The 1983 Labour Party leadership election was an election in the United Kingdom for the leadership of the Labour Party. It occurred when then leader Michael Foot resigned after winning only 209 seats at the 1983 general election, a loss of 60 seats compared to their performance at the previous election four years earlier. This was the worst showing for Labour since 1935 until 2019.

Neil Kinnock was elected Leader with 71% of the Electoral College vote; runner-up Roy Hattersley stood simultaneously for Deputy Leader and was elected as Deputy.

The election took place at the Labour Party Conference, with affiliated trade unions holding 40% of the votes, delegates from Constituency Labour Parties holding 30% of the votes, and the Parliamentary Labour Party holding the final 30% of the votes.

— Goal 1 —
List the groups that held votes in the 1983 Labour Party leadership election, according to the article, along with the share of the votes each group held.

Stored data:

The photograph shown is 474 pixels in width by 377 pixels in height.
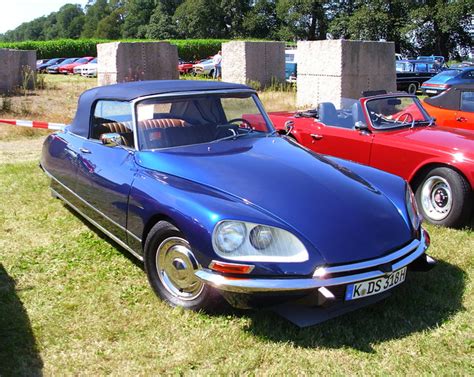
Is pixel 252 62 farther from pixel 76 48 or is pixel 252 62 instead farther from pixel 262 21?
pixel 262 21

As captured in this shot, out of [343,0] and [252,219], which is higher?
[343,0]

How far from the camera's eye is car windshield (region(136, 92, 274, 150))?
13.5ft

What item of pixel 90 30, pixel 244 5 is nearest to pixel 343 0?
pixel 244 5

---

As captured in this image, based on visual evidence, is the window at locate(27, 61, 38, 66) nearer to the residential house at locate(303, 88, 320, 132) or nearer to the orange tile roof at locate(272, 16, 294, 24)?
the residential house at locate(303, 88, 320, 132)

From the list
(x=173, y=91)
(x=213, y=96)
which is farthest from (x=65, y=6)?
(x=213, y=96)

— Goal 2 —
Pick out every line in the entries that contains the word "this", and copy each of those lines in full.

— Task response 1 —
Affiliated trade unions held 40% of the votes.
Delegates from Constituency Labour Parties held 30% of the votes.
The Parliamentary Labour Party held 30% of the votes.

— Task response 2 —
As captured in this shot, out of [343,0] and [252,219], which is higher?
As captured in this image, based on visual evidence, is the window at locate(27, 61, 38, 66) nearer to the residential house at locate(303, 88, 320, 132) or nearer to the orange tile roof at locate(272, 16, 294, 24)?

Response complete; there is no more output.